Iklan

REDAKSI
Rabu, 19 Agustus 2026, Rabu, Agustus 19, 2026 WIB
Last Updated 2026-08-19T05:43:00Z
beritaInvestigasiPemkab BulelengPengadaan Barang dan JasaUKM

Pengadaan Barang Dan Jasa di Buleleng ditenggarai Tidak Berpihak Pada Pelaku UKM dan Perusahaan Lokal

Advertisement

 



Singaraja -- Target Pemerintah kabupaten buleleng dalam meningkatkan Pendapatan Asli daerah sepertinya masih jauh dari harapan. Hal ini mengingat dalam target pajak saja pemerintah punya target ambisius 840 Milyard lebih.


Untuk sektor UKM dan UMKM yang terkena atau sebagai objek pajak atau retribusi dari dampak perekonomian dari proses tender ataupun penunjukan langsung yang diselenggarakan oleh Pemkab belum mampu menggeliatkan UKM dan UMKM yang ada dibuleleng.


Sebagai contoh adalah dalam tender di salah satu Dinas, dalam pengadaan ATK atau Baju seragam saja masih menguntungkan UMKM non Buleleng yang tidak punya workshop atau bengkel, atau tempat produksi kebanyakan pelaku UKM non Buleleng hanya numpang plang nama dan alamat padahal mesin produksi dan produk mereka tidak ada dibuleleng, padahal hal itu adalah persyaratan utama mengikuti tender.


" Kami hanya memikirkan nasib perkerja kami yang jumlahnya puluhan sepi order, yang dapat semacam distributor bukan bukan umkm atau perusahaan yang asli buleleng, punya karyawan dibuleleng, dan gedung produksi di buleleng,dan kualitas lebih," ujar salah satu pengusaha garmen yang enggan disebutkan namanya. 


Ada juga pengusahan kontruksi yang mengeluhkan ribetnya persyaratan yang ditentukan salah satu dinas, dan itu bukan prinsip malah pelaku UKM tersebut memiliki hak paten, perizinan dan LH lengkap namun memanfaatkan perusahaan luar, padahalspekknya jauh.

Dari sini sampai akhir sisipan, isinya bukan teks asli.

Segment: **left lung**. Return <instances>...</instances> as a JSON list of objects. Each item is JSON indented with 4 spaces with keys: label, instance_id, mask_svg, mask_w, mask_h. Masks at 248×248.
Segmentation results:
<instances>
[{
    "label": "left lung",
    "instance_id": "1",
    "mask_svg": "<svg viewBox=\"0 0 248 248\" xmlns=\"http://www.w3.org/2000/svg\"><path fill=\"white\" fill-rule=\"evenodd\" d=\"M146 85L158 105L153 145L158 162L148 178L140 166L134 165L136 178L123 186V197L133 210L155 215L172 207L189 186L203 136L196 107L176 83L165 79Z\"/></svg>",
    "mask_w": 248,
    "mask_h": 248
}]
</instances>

" Di masa lalu ada namanya pemerataan pekerjaan, artinya disatu dinas biasanya kalau kita tidak menang tender mereka masih kasi kita pekerjaan lain sebagai suuplayer, sekraang disapu bersih," Ujar Owner salah satu UD di kecamatan sawan yang puluhan tahun sudah melayani mebelaair di sekolah sekolah.


Sementara ditempat lain, keluhan 1 dari 3 pengusaha yakni bidang kontruksi berat.


" Kita mendukung kebijakan pemkab dibawah paket JOSS ini namun praktek dukungan masyarakat harus selaras dalam bentuk kebijakan, mas boleh cek Pemkab terkesan prioritas menangkan UKM UMKM atau perusahaan dari luar buleleng, silahkan cek perizinannya apakah sudah sesuai, bila perlu DPRD dan  satpol PP turun," pintanya 


Tapi yang terpenting ungkap ketiga narasumber media adalah kepekaan kepemimpinan Bupati Sutjidra dan Wakilnya Supriatna.


" Kan kita sudah faham kondisi Pemkab, namun jika peluang ada berpihak dong kepada masyarakat buleleng, karena yang belerja dan berkarya di UKM, UMKM dan perusahaan  adalah masyarakat kuia sendiri yang memiliki tanggungan hidup dan keluarga, serta akan menyetor pajak, " Ucap pengusaha Asal buleleng ini.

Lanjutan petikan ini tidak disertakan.